Portanto, o ano de 1989 a 1991 assinalou-se aquilo que ficou conhecida como a virada da história contemporânea, isto com o fim do suposto REGIMES FECHADOS/COMUNISMO e sublevação da GUERRA DO GOLFO PÉRSICO. Angola foi exactamente afectado também com estas mudanças e transformações que o mundo viveu, na qualidade de um país periférico do BLOCO SOCIALISTA. Com isso, os efeitos da guerra civil a nível interno, degradou as infra-estruturas do país, provocando instabilidades macroeconómicas como também no quadro político-institucional. O baixo nível de desenvolvimento do capital humano e tecnológico foi (e continua a ser) uma das principais limitações à recuperação efectiva ao desenvolvimento e crescimento económico e do capital humano. Apesar dos grandes esforços do Governo na altura (e continua a sê-lo) para alargar o acesso à educação e reconstrução e recuperação das infra-estruturas, facultar a formação académica aos cidadãos, a situação ainda era agravada devido à deterioração aguda do sistema de ensino e de saúde. Como também de outros sectores sociais.

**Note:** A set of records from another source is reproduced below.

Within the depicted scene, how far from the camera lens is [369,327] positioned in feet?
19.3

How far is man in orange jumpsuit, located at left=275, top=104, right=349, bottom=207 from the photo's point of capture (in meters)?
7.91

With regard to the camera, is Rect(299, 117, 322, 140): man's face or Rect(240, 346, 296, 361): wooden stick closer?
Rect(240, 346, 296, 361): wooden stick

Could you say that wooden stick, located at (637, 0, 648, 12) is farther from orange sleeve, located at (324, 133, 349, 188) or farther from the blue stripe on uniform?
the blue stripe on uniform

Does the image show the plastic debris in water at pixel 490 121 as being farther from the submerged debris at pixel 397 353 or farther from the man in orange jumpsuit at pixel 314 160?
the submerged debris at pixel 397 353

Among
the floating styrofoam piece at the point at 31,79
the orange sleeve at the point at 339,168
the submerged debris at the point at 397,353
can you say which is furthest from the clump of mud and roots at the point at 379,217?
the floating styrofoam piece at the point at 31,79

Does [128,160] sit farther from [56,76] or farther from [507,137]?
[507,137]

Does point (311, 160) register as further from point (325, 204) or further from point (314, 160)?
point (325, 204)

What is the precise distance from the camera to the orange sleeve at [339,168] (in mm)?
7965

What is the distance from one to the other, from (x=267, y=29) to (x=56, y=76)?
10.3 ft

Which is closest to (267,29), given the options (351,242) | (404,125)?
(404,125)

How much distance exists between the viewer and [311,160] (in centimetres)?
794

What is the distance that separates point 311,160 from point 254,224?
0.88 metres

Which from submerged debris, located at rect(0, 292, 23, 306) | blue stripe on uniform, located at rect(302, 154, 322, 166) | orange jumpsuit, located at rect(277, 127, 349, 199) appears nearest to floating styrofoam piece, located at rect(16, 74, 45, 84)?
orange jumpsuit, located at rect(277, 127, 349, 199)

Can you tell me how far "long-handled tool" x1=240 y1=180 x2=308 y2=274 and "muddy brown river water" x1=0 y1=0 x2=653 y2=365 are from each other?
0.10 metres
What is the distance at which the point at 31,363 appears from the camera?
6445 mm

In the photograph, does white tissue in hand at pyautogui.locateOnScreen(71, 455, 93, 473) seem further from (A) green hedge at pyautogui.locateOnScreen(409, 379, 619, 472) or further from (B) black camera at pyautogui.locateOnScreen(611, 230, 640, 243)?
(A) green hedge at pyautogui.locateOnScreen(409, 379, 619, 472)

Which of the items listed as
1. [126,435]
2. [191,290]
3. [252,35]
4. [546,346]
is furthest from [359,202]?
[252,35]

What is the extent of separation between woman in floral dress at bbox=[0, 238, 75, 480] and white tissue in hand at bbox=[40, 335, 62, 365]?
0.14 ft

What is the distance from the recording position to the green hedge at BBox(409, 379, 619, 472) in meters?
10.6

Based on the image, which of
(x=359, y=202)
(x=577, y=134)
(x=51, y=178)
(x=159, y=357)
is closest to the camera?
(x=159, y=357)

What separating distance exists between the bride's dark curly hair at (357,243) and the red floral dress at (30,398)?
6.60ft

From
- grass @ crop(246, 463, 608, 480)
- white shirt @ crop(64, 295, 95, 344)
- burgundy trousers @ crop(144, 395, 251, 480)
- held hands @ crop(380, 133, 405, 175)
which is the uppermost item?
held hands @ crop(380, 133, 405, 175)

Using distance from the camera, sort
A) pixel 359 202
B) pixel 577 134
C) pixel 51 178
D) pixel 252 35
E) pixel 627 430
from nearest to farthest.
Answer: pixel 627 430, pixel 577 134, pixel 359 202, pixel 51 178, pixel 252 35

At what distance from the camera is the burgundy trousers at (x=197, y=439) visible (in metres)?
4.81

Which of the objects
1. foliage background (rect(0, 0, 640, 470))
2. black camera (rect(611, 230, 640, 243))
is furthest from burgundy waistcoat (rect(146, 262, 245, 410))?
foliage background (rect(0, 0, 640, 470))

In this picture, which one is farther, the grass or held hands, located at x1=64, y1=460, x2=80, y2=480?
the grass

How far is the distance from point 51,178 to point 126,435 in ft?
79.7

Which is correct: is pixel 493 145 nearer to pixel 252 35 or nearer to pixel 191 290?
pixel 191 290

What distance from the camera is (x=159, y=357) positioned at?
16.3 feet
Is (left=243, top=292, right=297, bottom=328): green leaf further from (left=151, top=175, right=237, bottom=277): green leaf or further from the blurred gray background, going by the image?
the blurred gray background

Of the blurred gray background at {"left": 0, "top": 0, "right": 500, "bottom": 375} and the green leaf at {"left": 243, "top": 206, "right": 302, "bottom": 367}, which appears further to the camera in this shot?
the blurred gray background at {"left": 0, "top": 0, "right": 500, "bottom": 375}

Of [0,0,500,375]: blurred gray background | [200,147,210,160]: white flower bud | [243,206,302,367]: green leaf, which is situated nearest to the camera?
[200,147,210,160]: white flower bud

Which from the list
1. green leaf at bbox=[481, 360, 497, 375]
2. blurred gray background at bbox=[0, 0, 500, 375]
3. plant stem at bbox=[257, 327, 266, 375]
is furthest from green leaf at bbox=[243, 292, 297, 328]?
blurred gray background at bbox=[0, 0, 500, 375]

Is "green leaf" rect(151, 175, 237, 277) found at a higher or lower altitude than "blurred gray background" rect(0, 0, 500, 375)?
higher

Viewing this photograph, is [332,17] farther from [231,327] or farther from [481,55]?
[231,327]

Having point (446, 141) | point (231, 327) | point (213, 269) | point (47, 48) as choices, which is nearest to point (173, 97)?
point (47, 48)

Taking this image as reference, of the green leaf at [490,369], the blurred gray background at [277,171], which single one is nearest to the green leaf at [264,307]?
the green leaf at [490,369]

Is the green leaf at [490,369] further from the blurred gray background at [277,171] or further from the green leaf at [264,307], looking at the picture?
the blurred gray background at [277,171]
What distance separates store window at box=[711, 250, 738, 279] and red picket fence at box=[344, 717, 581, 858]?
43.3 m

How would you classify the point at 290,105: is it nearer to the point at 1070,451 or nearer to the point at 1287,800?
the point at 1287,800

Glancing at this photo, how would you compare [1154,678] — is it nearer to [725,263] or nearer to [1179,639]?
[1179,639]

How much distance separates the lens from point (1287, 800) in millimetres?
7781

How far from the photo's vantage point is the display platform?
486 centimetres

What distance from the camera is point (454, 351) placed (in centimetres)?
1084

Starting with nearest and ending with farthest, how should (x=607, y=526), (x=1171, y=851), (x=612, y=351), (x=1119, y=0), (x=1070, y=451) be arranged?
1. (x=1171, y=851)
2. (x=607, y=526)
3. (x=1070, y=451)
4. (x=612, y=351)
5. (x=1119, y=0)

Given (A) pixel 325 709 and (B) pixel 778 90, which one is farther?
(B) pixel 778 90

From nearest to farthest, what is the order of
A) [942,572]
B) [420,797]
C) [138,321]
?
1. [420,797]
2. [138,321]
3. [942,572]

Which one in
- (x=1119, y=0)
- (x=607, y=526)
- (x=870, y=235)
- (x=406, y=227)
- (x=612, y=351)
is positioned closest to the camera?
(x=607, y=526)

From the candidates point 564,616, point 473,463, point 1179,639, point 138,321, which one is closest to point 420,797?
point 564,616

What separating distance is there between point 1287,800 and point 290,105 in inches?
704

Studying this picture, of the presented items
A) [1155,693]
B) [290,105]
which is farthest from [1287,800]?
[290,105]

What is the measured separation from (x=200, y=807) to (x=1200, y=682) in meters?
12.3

O resultado estava por um lado, na baixa produtividade em muitos ramos da economia e por outro, a guerra civil que travava com toda pujança os investimentos para recuperação dos sectores-chaves da macro e microeconomia, como também o processo de inclusão socioeconómica para a galvanização da sociedade. Nas áreas rurais durante o período de instabilidade política, verificou-se uma rotura forte ou mesmo quase total da vida normal dos cidadãos, devido à guerra, com excepções de algumas áreas codificada como seguras, nomeadamente no Sudoeste do país. Ora, na maior parte das zonas rurais, as comunidades ficaram reduzidas ao nível mais elementar de auto-subsistência, não conseguindo muitas vezes satisfazer as suas necessidades básicas, como também, o agravamento da pobreza resultante da rotura das ligações comerciais, da redução das áreas cultiváveis (insegurança, campos minados e a insuficiência da força de trabalho masculino para preparação da terra) e da descapitalização resultante da perda de animais, instrumentos de trabalho e sementes.

Durante este processo turbulento que inundou o país, muitas comunidades rurais foram vítimas de pilhagens sucessivas pelas tropas das FALA/UNITA e submetidos também (rapazes e raparigas) a um processo de recrutamento forçado e muitas aldeias e povoados, perderam a maior parte ou a totalidade do seu gado e dos seus outros recursos. A fome e seca, a falta de acesso á cuidados de saúde e outras formas de privação, para além da insegurança regular, foram os principais factores que levaram as populações das zonas rurais a migrarem para a capital (Luanda), abandonando as suas propriedades em busca de ajuda humanitária e de protecção contra os ataques.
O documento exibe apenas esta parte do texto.